- [取り組む課題]:
a) 佐野市の国土強靭化計画に関する記事で、市の産業活動の拠点として挙げられている工業団地と産業団地をすべて列挙してください。
b) 佐野市の国土強靭化計画に関する記事によると、市が高速道路や幹線道路への接続性の高いエリアに産業用地を造成するのはなぜですか。記事に書かれた理由を1～3文で説明してください。
c) 佐野市の国土強靭化計画に関する記事の続きを、最後の文の後から書いてください。

- [提示本文]:
--------

記事

事業者
栃木県佐野市

佐野市国土強靭化計画案、出流原PA周辺に物流拠点、北関道沿線に首都圏企業を移転

2020/07/04 日本工業経済新聞(栃木版)

 広域的交通の要衝と首都圏に近接する優位性を併せ持つ佐野市は、首都圏のバックアップ機能を果たす災害時の総合物流防災拠点都市を目指していく。東京圏企業の工場や事業所、本社機能の移転誘致を佐野インランドポートや出流原PAスマートIC周辺へ促進。大規模災害時でも首都圏企業の事業継続を担保できるよう物流のサプライチェーンを完備する。国土強靭化地域計画案に盛り込み、優先的に取り組む施策に位置付けた。

 計画期間は2020~29年度の10年間。基本理念は「協働で築く安全安心な未来 災害に強いまちづくり」に据え、国や県全体の強靭化に貢献。県や周辺市町と相互応援体制を構築し、民間事業者との連携を強化。首都圏避難者受け入れと諸機能を代替する。

 交通網は北関東を横断する国道50号が市街地南端に沿って東西に延び、東端をかすめて南北に走る東北自動車道佐野藤岡ICに連結。北関東自動車道は市中央部を貫き、東北道岩舟JCTに接続。国道293号は南部市街地から市中央部を突き抜けていく。

 東北道佐野藤岡ICに加え、10年4月に北関東道佐野田沼IC、11年4月に東北道佐野SAスマートICが開通し、今後は北関東道出流原PAにスマートICが設置予定。佐野新都市バスターミナルは高速バスのハブ機能を有し、大都市圏に乗り入れている。

 鉄道網は東西軸のJR両毛線が小山~高崎駅に連結。小山駅からは東北新幹線や宇都宮線、高崎駅からは上越新館や高崎線で容易に東京駅にアクセス。東武線は葛生駅~田沼駅~佐野駅~館林駅経由で浅草駅に向かう。東京から70㎞圏内に位置し、利便性が高い。

 市の産業構造はプラスチック製品製造業や食品製造業が中心。佐野工業団地、羽田工業団地、田沼工業団地、佐野インター産業団地、佐野みかも台産業団地、佐野田沼インター産業団地、佐野AWS産業団地の7カ所を拠点に産業活動が活発化。

 17年に開設した佐野インランドポートを核に、総合物流拠点を創出。集配拠点、燃料供給備蓄基地、代替港湾となる搬出入機能を整える。市内産業団地は完売し、産業用地が不足。高速道路や幹線道路への接続性の高いエリアに産業用地を造成し、需要に応える。

--------

- [データ一覧]:
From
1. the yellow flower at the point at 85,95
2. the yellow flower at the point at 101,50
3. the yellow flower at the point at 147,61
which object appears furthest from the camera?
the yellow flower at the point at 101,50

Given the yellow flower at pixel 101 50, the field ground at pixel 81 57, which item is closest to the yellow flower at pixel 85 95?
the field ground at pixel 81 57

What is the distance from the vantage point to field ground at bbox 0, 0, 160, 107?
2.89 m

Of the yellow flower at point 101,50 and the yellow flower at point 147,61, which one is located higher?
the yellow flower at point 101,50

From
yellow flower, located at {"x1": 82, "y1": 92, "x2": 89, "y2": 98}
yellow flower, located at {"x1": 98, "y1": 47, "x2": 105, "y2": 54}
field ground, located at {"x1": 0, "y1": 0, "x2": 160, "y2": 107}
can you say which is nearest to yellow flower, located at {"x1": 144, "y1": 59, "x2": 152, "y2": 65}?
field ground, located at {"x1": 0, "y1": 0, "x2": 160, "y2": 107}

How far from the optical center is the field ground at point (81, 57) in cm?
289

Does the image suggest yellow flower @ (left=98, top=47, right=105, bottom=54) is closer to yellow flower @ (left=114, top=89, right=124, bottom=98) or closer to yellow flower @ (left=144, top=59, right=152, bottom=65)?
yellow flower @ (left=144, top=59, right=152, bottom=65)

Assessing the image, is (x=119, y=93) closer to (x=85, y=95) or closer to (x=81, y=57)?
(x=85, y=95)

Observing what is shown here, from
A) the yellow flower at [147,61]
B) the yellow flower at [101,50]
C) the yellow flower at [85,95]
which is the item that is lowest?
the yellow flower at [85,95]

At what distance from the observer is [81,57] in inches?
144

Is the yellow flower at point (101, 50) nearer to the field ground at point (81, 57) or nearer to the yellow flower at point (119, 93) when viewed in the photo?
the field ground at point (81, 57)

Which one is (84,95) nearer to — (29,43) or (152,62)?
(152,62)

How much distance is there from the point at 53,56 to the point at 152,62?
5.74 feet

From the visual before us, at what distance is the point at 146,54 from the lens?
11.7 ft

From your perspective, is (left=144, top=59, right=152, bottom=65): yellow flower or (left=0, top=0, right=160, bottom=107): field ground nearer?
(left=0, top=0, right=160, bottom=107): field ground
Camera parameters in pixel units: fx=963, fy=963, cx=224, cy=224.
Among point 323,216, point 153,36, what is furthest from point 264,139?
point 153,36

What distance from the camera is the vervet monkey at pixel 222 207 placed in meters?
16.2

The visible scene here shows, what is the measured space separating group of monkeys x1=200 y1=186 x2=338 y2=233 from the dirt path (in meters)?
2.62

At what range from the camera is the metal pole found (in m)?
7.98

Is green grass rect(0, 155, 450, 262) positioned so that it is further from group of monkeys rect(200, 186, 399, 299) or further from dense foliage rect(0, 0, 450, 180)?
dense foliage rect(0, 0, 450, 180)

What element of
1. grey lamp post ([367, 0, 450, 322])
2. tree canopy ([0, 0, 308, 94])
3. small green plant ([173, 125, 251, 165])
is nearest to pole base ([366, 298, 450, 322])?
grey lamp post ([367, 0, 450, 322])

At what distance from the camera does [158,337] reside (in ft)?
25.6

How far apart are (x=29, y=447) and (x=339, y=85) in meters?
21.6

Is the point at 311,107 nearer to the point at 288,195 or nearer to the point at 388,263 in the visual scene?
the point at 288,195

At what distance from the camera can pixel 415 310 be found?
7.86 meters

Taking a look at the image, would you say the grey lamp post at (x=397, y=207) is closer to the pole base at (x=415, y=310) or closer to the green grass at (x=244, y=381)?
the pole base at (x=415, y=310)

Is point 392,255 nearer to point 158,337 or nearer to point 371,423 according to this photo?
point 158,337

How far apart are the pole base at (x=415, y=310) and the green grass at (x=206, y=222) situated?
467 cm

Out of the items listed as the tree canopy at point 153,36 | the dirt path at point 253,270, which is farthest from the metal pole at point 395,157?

--------

- [想定解答]:
a) 佐野工業団地、羽田工業団地、田沼工業団地、佐野インター産業団地、佐野みかも台産業団地、佐野田沼インター産業団地、佐野AWS産業団地

b) 市内の産業団地が完売し、産業用地が不足しているためです。その需要に応えるために、新たな産業用地を造成します。

c)
 国道50号や国道293号の道路網が充実し、北関東道IC開発に伴う高速道へのアクセス性の良さから周辺への産業基盤整備の一層の向上が期待されている。一方、国は今後30年以内にマグニチュード7クラスの首都直下型地震の発生確率を70%と予測。

 首都機能に甚大な被害を及ぼす災害が発生した場合、リスク分散重視による企業立地を推し進める。エネルギー供給の停止やサプライチェーンの寸断、用水供給途絶に伴う社会経済活動への打撃を回避。経済が機能不全に陥らないよう地域防災力を強化する。

 佐野インランドポートは京浜港のバッグヤード機能を果たせるよう施設の拡張を検討。出流原PAスマートICは22年度中の供用開始を目指し、周辺では計画的な産業団地の整備を進める。産業に関する重要業績指数(KPI)を掲げ、目標値を設定した。

 市外本社の企業届け出件数は18年度が77件だったのに対し、21年度は110件が目標。出流原PA周辺開発事業の進捗率は18年度の第1段階5%を21年度には50%に引き上げる。出流原PAスマートICは18年度の9%を21年度は100%とする。

 19年10月の東日本台風では、経験したことがない大被害が発生。災害時に市民の生命や財産を守り、最悪のリスクを回避する災害に強いまちづくりの推進が不可欠。強靭化による信頼性の向上、投資の呼び込み、地域活性化に連動した施策を展開していく。

紙媒体での情報収集をご希望の方は
建設新聞を御覧ください。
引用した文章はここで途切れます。